Nothing may be dropped or altered: reproduce all the data.

(Dataset records)
+ + + + + + +

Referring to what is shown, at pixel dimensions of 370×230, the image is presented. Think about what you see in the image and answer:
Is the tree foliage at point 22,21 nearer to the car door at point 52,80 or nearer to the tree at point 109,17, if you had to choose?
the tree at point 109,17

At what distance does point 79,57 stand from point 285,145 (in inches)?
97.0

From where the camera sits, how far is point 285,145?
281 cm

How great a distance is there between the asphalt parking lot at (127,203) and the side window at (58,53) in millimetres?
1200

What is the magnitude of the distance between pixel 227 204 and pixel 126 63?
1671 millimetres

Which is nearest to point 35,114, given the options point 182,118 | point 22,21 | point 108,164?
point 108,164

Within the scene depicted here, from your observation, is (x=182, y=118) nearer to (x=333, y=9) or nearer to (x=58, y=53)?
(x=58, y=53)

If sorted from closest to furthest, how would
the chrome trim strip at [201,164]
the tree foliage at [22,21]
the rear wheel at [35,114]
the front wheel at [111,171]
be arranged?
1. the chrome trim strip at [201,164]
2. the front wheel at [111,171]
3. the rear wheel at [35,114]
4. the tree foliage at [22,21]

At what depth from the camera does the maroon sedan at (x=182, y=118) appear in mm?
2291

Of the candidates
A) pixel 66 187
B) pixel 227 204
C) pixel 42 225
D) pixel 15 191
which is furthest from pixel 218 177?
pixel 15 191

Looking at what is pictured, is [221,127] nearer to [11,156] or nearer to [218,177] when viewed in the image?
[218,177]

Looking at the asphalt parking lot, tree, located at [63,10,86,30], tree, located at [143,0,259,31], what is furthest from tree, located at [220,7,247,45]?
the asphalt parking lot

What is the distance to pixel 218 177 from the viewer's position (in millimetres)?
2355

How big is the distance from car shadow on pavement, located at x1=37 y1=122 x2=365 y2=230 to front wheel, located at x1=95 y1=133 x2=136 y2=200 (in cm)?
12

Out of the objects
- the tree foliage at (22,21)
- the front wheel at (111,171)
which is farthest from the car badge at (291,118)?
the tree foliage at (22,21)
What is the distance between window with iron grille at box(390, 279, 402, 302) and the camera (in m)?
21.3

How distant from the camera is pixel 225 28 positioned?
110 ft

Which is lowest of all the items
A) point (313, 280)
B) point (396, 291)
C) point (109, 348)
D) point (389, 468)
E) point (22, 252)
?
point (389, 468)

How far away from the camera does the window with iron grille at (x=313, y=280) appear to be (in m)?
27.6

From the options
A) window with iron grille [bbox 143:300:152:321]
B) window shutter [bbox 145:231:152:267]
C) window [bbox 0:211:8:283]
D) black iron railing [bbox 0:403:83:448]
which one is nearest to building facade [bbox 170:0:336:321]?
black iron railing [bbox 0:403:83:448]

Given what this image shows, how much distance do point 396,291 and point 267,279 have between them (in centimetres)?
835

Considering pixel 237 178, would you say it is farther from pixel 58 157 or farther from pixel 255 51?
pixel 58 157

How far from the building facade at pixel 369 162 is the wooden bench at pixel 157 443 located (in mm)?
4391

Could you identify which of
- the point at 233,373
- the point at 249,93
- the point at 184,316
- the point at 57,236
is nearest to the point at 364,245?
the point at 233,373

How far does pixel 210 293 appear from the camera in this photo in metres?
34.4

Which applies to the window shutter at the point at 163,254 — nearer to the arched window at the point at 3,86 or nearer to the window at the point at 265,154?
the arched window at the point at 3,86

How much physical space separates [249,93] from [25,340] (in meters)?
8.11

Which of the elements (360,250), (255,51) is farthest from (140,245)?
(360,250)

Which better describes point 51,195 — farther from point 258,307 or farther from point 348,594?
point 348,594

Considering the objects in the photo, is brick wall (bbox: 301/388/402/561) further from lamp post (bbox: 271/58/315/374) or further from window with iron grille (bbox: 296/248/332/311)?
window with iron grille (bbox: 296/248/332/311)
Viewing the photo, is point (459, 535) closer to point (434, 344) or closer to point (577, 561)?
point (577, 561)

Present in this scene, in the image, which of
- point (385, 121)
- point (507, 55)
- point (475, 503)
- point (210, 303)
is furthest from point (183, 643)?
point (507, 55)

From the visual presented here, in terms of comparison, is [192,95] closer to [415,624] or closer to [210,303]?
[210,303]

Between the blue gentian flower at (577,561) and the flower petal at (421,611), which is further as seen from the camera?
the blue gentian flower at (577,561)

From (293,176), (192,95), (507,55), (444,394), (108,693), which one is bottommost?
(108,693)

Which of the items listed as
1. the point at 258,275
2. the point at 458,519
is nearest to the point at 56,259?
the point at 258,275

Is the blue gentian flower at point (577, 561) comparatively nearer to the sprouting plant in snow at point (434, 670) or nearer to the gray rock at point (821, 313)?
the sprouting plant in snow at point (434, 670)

+ + + + + + +

Result
Referring to what is shown, at pixel dimensions of 370×230, the image is presented. Think about what you see in the image and answer:
Is the tree foliage at point 22,21 nearer to the car door at point 52,80 or nearer to the tree at point 109,17, if you had to choose?
the tree at point 109,17

At what distance does point 79,57 stand from point 285,145 (in inches)?
97.0

From where the camera sits, how far is point 285,145?
281 cm

How great a distance is there between the asphalt parking lot at (127,203) and the side window at (58,53) in millimetres?
1200

What is the magnitude of the distance between pixel 227 204 and pixel 126 63?
1671 millimetres

Which is nearest to point 35,114, given the options point 182,118 | point 22,21 | point 108,164?
point 108,164

Within the scene depicted here, from your observation, is (x=182, y=118) nearer to (x=333, y=9) or nearer to (x=58, y=53)?
(x=58, y=53)

If sorted from closest to furthest, how would
the chrome trim strip at [201,164]
the tree foliage at [22,21]
the rear wheel at [35,114]
the front wheel at [111,171]
be arranged?
1. the chrome trim strip at [201,164]
2. the front wheel at [111,171]
3. the rear wheel at [35,114]
4. the tree foliage at [22,21]

At what depth from the camera does the maroon sedan at (x=182, y=118) appear in mm?
2291

Of the candidates
A) pixel 66 187
B) pixel 227 204
C) pixel 42 225
D) pixel 15 191
which is furthest from pixel 218 177?
pixel 15 191

Looking at what is pictured, is [221,127] nearer to [11,156] or nearer to [218,177] when viewed in the image?
[218,177]

Looking at the asphalt parking lot, tree, located at [63,10,86,30], tree, located at [143,0,259,31], what is furthest from tree, located at [220,7,247,45]?
the asphalt parking lot

What is the distance to pixel 218 177 from the viewer's position (in millimetres)?
2355

How big is the distance from car shadow on pavement, located at x1=37 y1=122 x2=365 y2=230 to front wheel, located at x1=95 y1=133 x2=136 y2=200 (in cm)?
12

Out of the objects
- the tree foliage at (22,21)
- the front wheel at (111,171)
which is farthest from the car badge at (291,118)?
the tree foliage at (22,21)
What is the distance between window with iron grille at box(390, 279, 402, 302) and the camera (in m)?
21.3

How distant from the camera is pixel 225 28 positioned?
110 ft

Which is lowest of all the items
A) point (313, 280)
B) point (396, 291)
C) point (109, 348)
D) point (389, 468)
E) point (22, 252)
?
point (389, 468)

How far away from the camera does the window with iron grille at (x=313, y=280) appear to be (in m)?
27.6

From the options
A) window with iron grille [bbox 143:300:152:321]
B) window shutter [bbox 145:231:152:267]
C) window [bbox 0:211:8:283]
D) black iron railing [bbox 0:403:83:448]
which one is nearest to building facade [bbox 170:0:336:321]?
black iron railing [bbox 0:403:83:448]

Given what this image shows, how much distance do point 396,291 and point 267,279 have between them (in centimetres)?
835

Considering pixel 237 178, would you say it is farther from pixel 58 157 or farther from pixel 255 51?
pixel 58 157

How far from the building facade at pixel 369 162 is the wooden bench at pixel 157 443 located (in mm)?
4391

Could you identify which of
- the point at 233,373
- the point at 249,93
- the point at 184,316
- the point at 57,236
is nearest to the point at 364,245?
the point at 233,373

How far does pixel 210 293 appear from the camera in this photo in metres?
34.4

Which applies to the window shutter at the point at 163,254 — nearer to the arched window at the point at 3,86 or nearer to the window at the point at 265,154?
the arched window at the point at 3,86

How much physical space separates [249,93] from [25,340] (in meters)?
8.11

Which of the elements (360,250), (255,51) is farthest from (140,245)?
(360,250)

Which better describes point 51,195 — farther from point 258,307 or farther from point 348,594?
point 348,594

Considering the objects in the photo, is brick wall (bbox: 301/388/402/561) further from lamp post (bbox: 271/58/315/374) or further from window with iron grille (bbox: 296/248/332/311)?
window with iron grille (bbox: 296/248/332/311)
Viewing the photo, is point (459, 535) closer to point (434, 344) or closer to point (577, 561)?
point (577, 561)

Present in this scene, in the image, which of
- point (385, 121)
- point (507, 55)
- point (475, 503)
- point (210, 303)
is furthest from point (183, 643)?
point (507, 55)

From the visual presented here, in terms of comparison, is [192,95] closer to [415,624] or closer to [210,303]?
[210,303]

Between the blue gentian flower at (577,561) and the flower petal at (421,611), which is further as seen from the camera?
the blue gentian flower at (577,561)

From (293,176), (192,95), (507,55), (444,394), (108,693), which one is bottommost?
(108,693)

Which of the items listed as
1. the point at 258,275
2. the point at 458,519
is nearest to the point at 56,259?
the point at 258,275

Is the blue gentian flower at point (577, 561) comparatively nearer to the sprouting plant in snow at point (434, 670) or nearer to the gray rock at point (821, 313)?
the sprouting plant in snow at point (434, 670)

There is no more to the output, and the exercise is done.